野菜に火が通りやすいように切ることで加熱ムラが防げるうえに、どの順番で野菜を入れるかなどを考える必要もありません。通常、中華丼を作るには5〜7分炒めて、その後2〜5分煮込むのですが、この方法なら手際のいい人は5分もあれば完成するでしょう。
【材料】
チンゲン菜 40g
白菜 80g
ピーマン 1/2個
グリーンアスパラ 1本
パプリカ(赤) 1/6個
しいたけ 1個
ヤングコーン 1本
豚コマ切れ 80g
むきエビ 2尾
うずらの卵 2個
生姜薄切り 1枚
サラダ油 大さじ2
ごま油 大さじ1
鶏ガラスープ(有塩) 150cc
ごはん 適量
<調味料>
オイスターソース 大さじ1
醤油 大さじ1/2
酢 大さじ1/2
砂糖 大さじ1/2
水溶き片栗粉(1:1) 大さじ1/2
【調理工程】
1.野菜(生姜以外)はひと口大に切る。生姜は1cm角に切る。
2.野菜(生姜以外)をボウルに入れ、サラダ油を回しかけてオイルコーティングする。
3.フライパンにごま油を入れ、豚肉と生姜を加えて炒める。鶏ガラスープを加えて、沸騰したら、2の野菜、むきエビ、うずらを加え入れ、フタをして約1分間加熱する。

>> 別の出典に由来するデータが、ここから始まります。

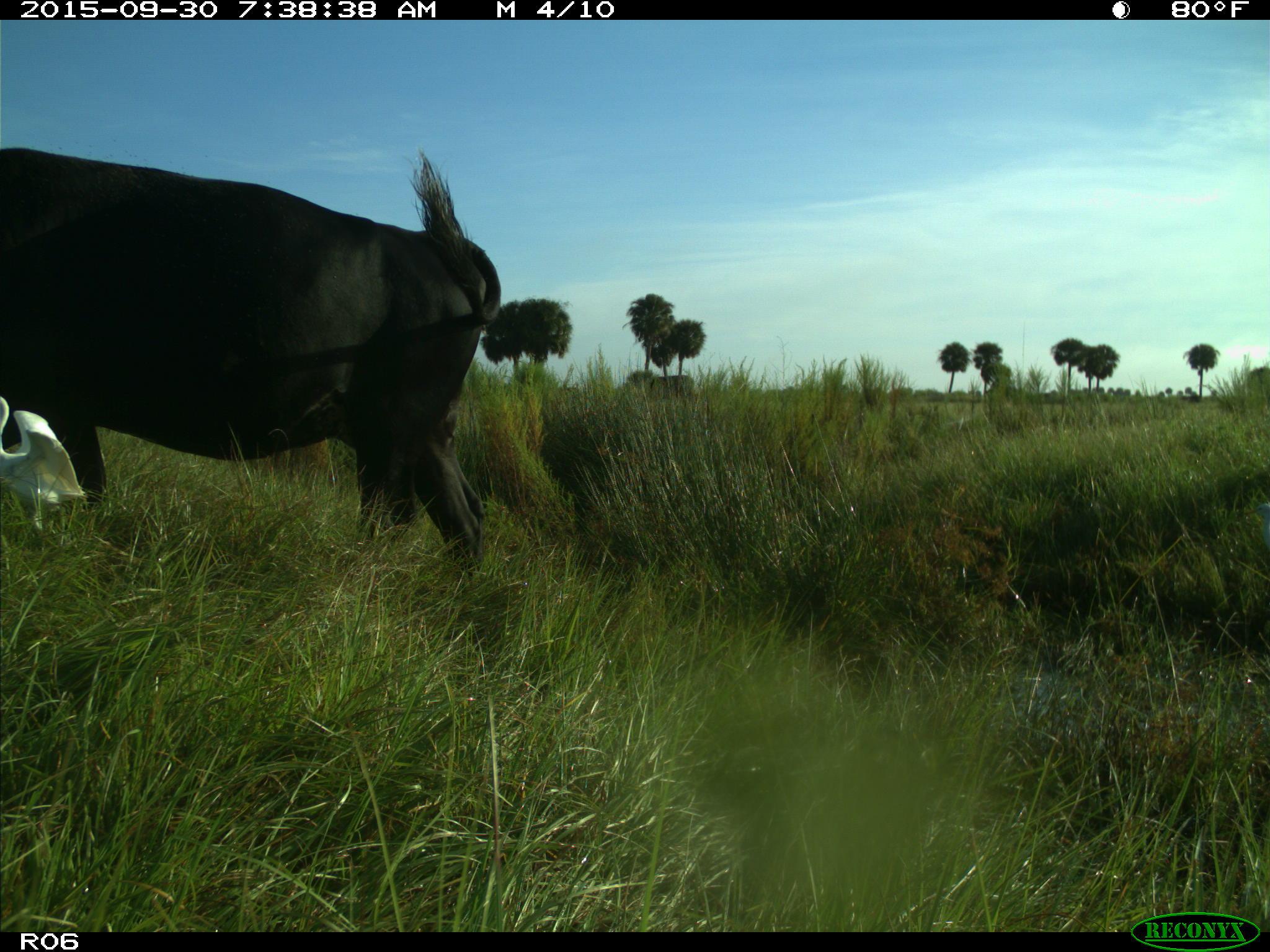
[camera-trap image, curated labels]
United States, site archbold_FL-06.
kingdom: Animalia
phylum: Chordata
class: Mammalia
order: Artiodactyla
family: Bovidae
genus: Bos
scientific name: Bos taurus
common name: domestic cow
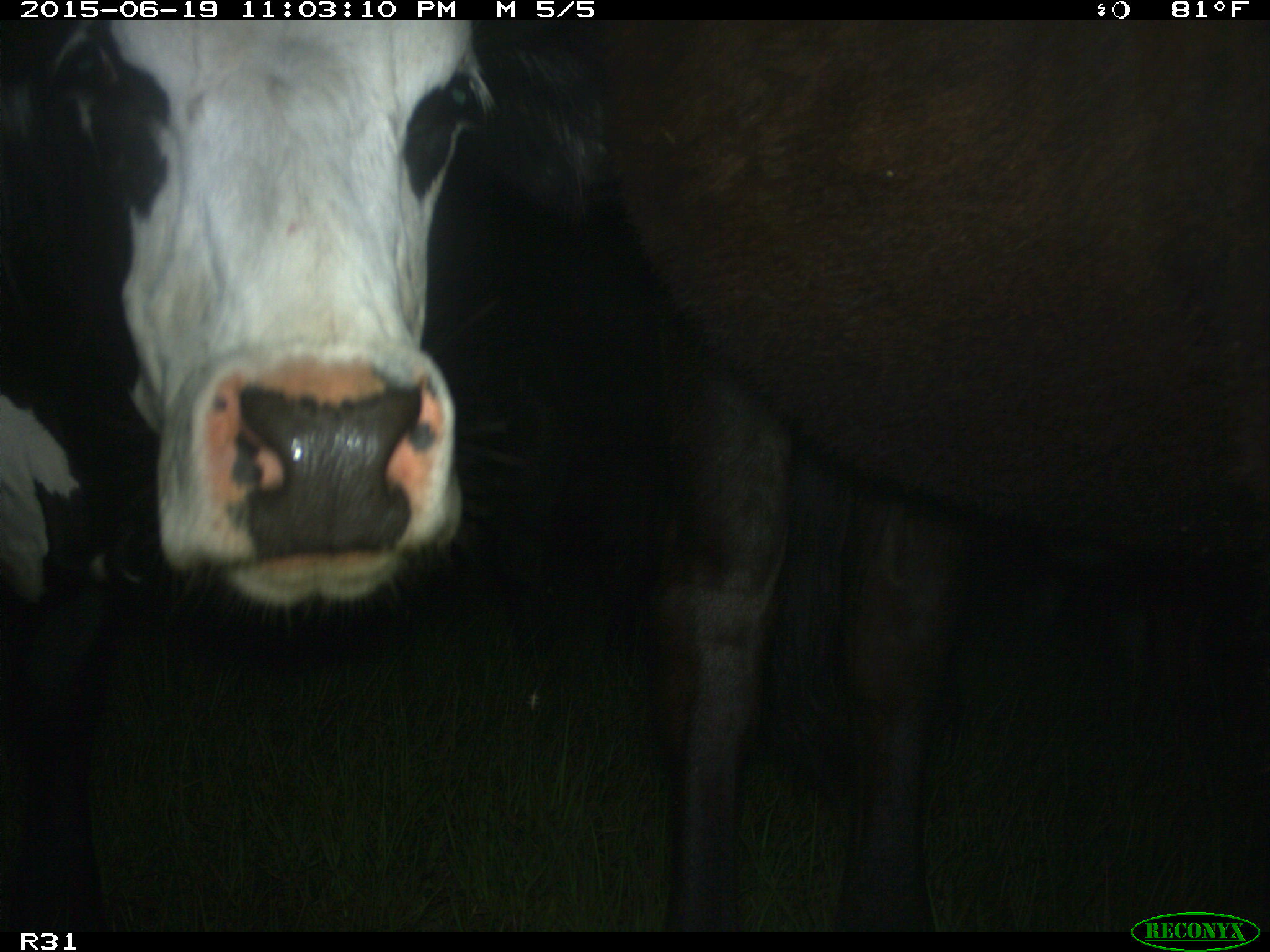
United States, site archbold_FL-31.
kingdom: Animalia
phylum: Chordata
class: Mammalia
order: Artiodactyla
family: Bovidae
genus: Bos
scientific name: Bos taurus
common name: domestic cow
Bos taurus (domestic cow).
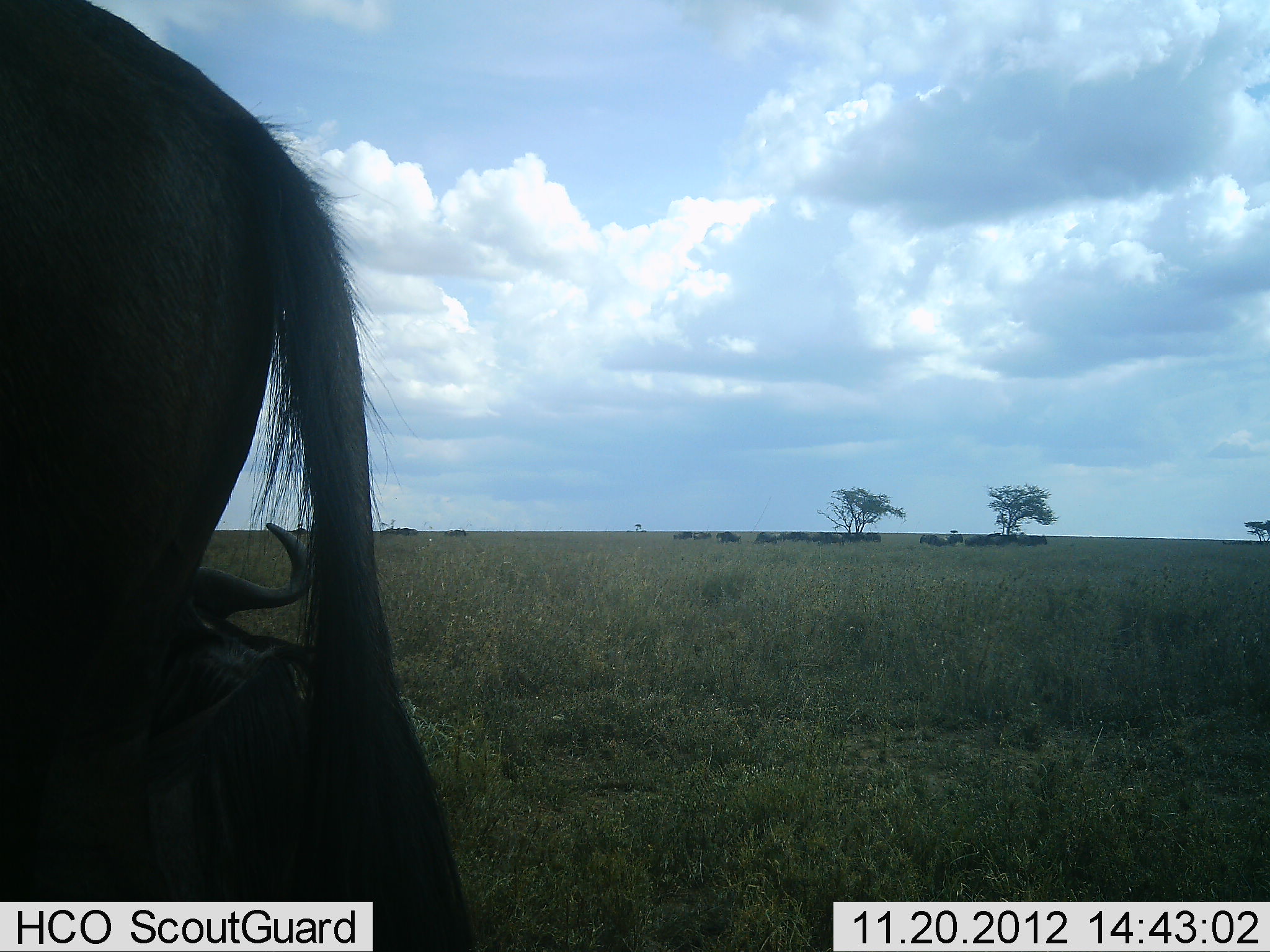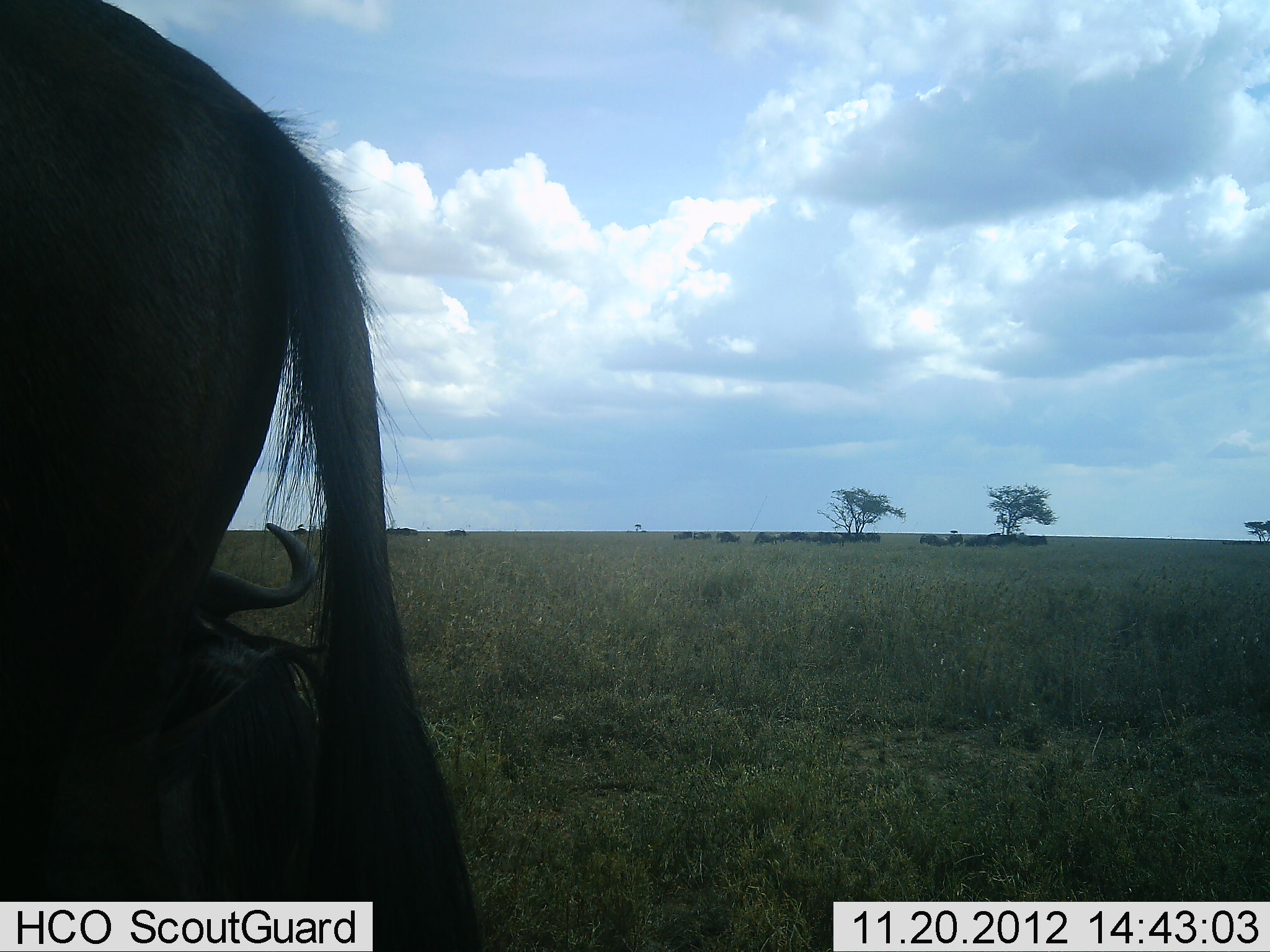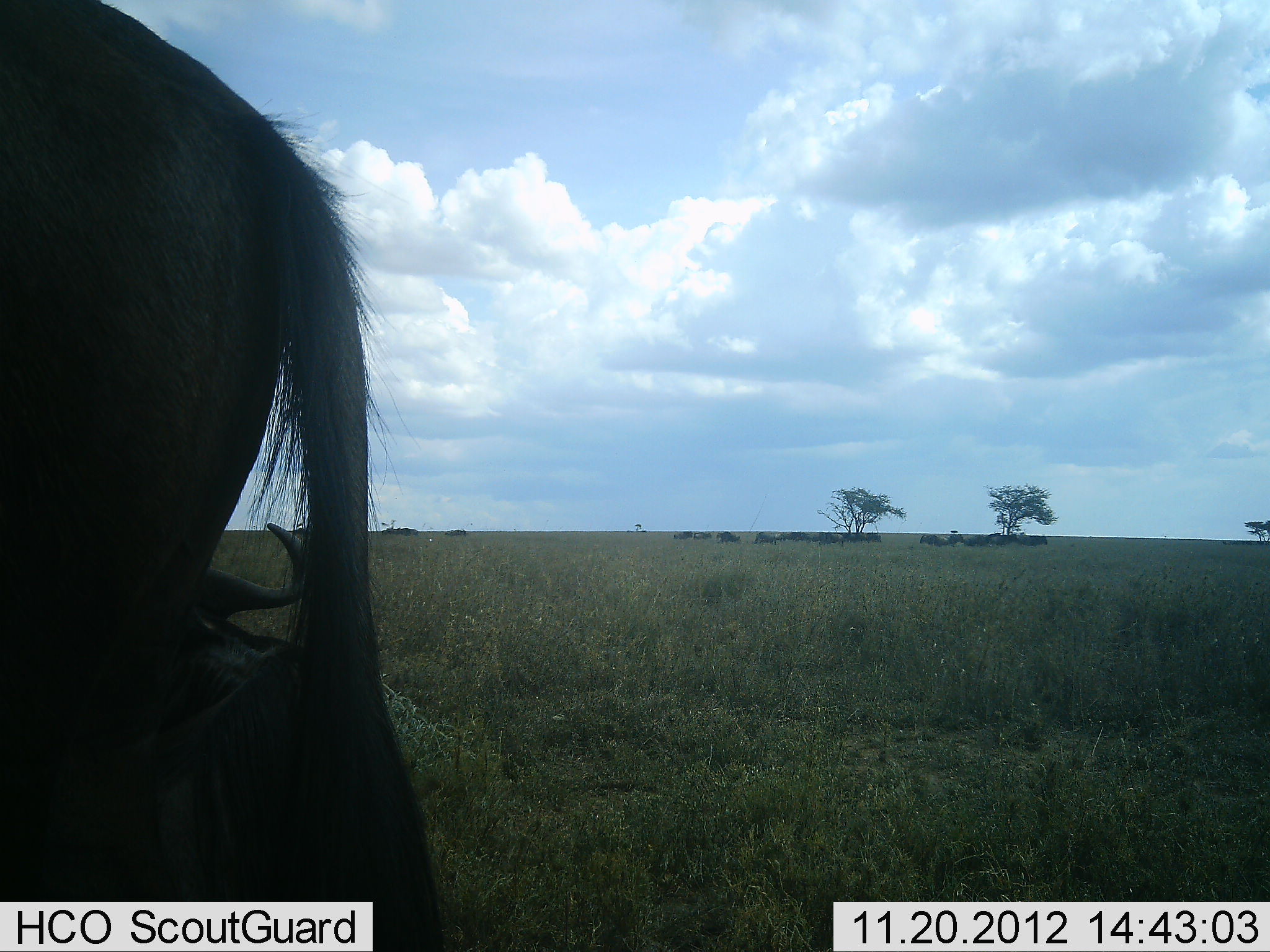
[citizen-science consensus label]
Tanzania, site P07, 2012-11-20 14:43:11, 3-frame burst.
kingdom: Animalia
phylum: Chordata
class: Mammalia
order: Artiodactyla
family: Bovidae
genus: Connochaetes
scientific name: Connochaetes taurinus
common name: blue wildebeest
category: wildebeest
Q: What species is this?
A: Wildebeest (blue wildebeest) (Connochaetes taurinus).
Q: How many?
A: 11-50.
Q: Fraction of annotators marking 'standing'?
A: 90%.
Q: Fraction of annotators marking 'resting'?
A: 90%.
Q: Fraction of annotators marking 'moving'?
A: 10%.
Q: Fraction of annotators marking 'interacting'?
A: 0%.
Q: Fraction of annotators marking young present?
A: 0%.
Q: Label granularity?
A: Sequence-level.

4.3のフタを外し、調味料を加えて軽く炒める。仕上げに水溶き片栗粉を加えてとろみをつけ、ごはんの上に盛る。
ちなみに、今回紹介した料理を盛り付けるのに使った器は、省エネ窯で焼かれた長崎県の波佐見焼なのだそう。こんな器作りにも省エネが導入されているというのがユニークですね。
私達が日常生活を送るのに欠かせないところから省エネを意識すれば、エネルギーを効率よくスマートに使えるようになるかもしれません。まずは自分だけの省エネレシピを考えてみましょう!